Deadlock Analysis (Basic)
Today I want to start a small blog series for the deadlock analysis with SQL Server. In the first part we will cover the basics about deadlocks, why and when they occur and how to capture them.
The second part which will be more exciting will cover the basic analysis of deadlocks and the different approaches to solve and to avoid them.
The last part takes the excitement to the extreme and will be an introduction and discussion of some in-depth SQL Scripts, which will help us to analyze and understand the deadlocks in more detail.
Unless otherwise stated the provided information and scripts run on SQL Server 2005 or higher.
What are Deadlocks?
A deadlock occurs, when multiple threads are waiting on each other’s resources. All threads are waiting, for the other thread(s) to release their resources, which they will never do (as they wait for the other resources as well). A deadlock has to contain at least two nodes, but can contain much more than that; the biggest deadlock I saw had 13 nodes.
The most common misconception about deadlocks is that they are a problem of the database system - the database should solve them on its own and should not throw any error to the application. But deadlocks are happening in all database systems that are using locks to guarantee the logical integrity of the data. Deadlock detection and cancellation is a database feature to prevent stale locks, which otherwise would never get resolved by their own.
You can easily create a deadlock with two nodes on SQL Server by the following procedure:
- Open two connections to the SQL Server (Connection ConA and ConB)
- On connection ConA prepare a database and a table with some data with the script:
USE master
GO
IF EXISTS (SELECT * FROM sys.databases WHERE name = N'DL_Analysis')

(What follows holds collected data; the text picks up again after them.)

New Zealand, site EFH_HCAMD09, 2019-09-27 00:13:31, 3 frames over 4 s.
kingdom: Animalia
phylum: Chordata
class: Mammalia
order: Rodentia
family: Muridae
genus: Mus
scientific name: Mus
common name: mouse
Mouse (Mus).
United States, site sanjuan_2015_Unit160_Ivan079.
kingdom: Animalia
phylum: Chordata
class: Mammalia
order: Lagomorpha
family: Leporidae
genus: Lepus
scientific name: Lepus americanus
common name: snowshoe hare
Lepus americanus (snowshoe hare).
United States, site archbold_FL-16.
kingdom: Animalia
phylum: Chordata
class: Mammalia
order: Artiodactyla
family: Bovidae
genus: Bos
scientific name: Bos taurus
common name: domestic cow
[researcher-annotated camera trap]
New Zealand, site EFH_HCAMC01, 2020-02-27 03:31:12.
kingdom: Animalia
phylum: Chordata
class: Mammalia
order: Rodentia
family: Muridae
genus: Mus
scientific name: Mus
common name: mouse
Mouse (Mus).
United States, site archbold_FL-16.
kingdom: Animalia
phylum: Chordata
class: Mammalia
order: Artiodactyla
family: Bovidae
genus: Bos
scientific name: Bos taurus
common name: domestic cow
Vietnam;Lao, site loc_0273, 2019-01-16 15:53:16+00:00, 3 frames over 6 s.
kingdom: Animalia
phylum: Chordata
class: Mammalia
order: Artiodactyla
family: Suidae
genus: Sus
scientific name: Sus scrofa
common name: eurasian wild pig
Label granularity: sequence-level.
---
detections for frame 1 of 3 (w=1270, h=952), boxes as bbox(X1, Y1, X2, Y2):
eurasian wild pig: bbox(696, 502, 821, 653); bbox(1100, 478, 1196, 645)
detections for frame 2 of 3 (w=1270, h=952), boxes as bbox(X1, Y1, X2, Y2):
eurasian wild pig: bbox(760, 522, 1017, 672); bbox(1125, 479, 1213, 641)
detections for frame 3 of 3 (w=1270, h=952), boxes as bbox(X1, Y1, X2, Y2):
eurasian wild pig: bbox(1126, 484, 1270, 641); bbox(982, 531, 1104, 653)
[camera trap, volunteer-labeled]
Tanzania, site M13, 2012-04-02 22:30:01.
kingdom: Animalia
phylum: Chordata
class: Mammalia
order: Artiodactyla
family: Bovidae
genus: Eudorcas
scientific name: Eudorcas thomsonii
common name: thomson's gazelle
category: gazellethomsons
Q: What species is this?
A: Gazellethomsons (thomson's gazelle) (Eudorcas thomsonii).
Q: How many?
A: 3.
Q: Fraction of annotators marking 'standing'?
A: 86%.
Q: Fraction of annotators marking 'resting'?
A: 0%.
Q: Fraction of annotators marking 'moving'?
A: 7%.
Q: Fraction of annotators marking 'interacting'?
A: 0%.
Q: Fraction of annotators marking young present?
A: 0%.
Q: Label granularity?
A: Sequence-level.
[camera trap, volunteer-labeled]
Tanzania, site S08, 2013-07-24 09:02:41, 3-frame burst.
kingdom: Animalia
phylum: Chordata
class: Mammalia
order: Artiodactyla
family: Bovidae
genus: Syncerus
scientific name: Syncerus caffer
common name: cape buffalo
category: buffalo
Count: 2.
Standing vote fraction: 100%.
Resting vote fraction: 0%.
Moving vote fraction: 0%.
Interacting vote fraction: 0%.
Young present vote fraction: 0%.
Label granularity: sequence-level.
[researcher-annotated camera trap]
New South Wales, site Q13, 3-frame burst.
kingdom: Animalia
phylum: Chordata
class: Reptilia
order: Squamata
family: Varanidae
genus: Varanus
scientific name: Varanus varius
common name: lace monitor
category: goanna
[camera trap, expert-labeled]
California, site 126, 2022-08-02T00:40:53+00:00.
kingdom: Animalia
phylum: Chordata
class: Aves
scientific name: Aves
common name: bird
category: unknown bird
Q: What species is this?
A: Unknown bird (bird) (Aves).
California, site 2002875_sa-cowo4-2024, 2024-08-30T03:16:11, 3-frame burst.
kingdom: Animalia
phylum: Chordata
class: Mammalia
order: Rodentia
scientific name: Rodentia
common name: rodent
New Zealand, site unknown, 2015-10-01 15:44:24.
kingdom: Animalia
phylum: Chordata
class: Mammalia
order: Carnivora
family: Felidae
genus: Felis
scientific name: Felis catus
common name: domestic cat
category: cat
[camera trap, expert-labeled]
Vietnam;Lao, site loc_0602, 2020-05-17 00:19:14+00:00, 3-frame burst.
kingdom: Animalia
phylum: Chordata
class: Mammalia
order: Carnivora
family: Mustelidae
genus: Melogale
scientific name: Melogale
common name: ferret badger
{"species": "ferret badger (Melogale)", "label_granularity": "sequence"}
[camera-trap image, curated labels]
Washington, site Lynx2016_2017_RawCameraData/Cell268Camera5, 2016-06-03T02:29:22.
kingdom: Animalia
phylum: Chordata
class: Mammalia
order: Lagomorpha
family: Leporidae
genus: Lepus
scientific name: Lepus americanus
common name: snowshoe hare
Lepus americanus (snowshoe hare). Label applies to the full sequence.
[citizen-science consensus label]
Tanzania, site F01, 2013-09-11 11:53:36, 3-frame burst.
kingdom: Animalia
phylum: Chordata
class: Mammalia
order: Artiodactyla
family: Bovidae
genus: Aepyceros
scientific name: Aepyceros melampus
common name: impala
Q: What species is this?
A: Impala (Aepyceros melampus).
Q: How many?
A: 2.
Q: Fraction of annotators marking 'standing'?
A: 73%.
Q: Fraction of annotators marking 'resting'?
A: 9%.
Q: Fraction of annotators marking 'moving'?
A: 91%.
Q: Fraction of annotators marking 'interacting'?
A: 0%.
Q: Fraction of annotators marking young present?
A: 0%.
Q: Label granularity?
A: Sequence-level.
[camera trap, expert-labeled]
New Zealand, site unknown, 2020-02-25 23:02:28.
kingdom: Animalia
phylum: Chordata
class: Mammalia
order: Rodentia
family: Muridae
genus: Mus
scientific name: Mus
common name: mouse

DROP DATABASE [DL_Analysis]
GO
CREATE DATABASE [DL_Analysis]
GO
ALTER DATABASE [DL_Analysis] SET RECOVERY SIMPLE
USE [DL_Analysis]
GO
SET ANSI_NULLS ON
SET ANSI_PADDING ON
SET QUOTED_IDENTIFIER ON
GO
CREATE TABLE [SAPTABLE](
[NAME] [nvarchar](40) COLLATE SQL_Latin1_General_CP850_BIN2 NOT NULL DEFAULT N' ',
[SPRSL] [nvarchar](1) COLLATE SQL_Latin1_General_CP850_BIN2 NOT NULL DEFAULT N' ',
[TEXT] [nvarchar](70) COLLATE SQL_Latin1_General_CP850_BIN2 NOT NULL DEFAULT N' ',
CONSTRAINT [SAPTABLE~0] PRIMARY KEY CLUSTERED
(
[NAME] ASC,
[SPRSL] ASC
)ON [PRIMARY]
)ON [PRIMARY]
GO
CREATE NONCLUSTERED INDEX [SAPTABLE~NAM] ON [SAPTABLE]([NAME]) ON [PRIMARY]
GO
-- Insert two rows of test data
INSERT INTO SAPTABLE([NAME],[SPRSL],[TEXT]) VALUES (N'Miller',N'E',N'English name')
INSERT INTO SAPTABLE([NAME],[SPRSL],[TEXT]) VALUES (N'Schulze',N'D',N'Deutscher Name.')
Go
on connection ConA run:
use [DL_Analysis]
BEGIN TRANSACTION
-- Update the first row, starting with Miller
UPDATE SAPTABLE SET SPRSL = N'D' WHERE NAME = N'Miller' AND SPRSL = N'E'
-- Now run the script for the deadlock partner
-- We will wait in this connection for 1 minute....
WAITFOR DELAY'00:01:00'
-- .. and then will execute the next Update here (now Schulze)
UPDATE SAPTABLE SET SPRSL = N'E' WHERE NAME = N'Schulze' AND SPRSL = N'D'
-- Deadlock occurred.
ROLLBACK -- to be able to repeat it
This transaction will update column SPRSL, where NAME equals to ‘Miller’, than it will wait for one minute and then it will try to update the row, where NAME = ‘Schulze’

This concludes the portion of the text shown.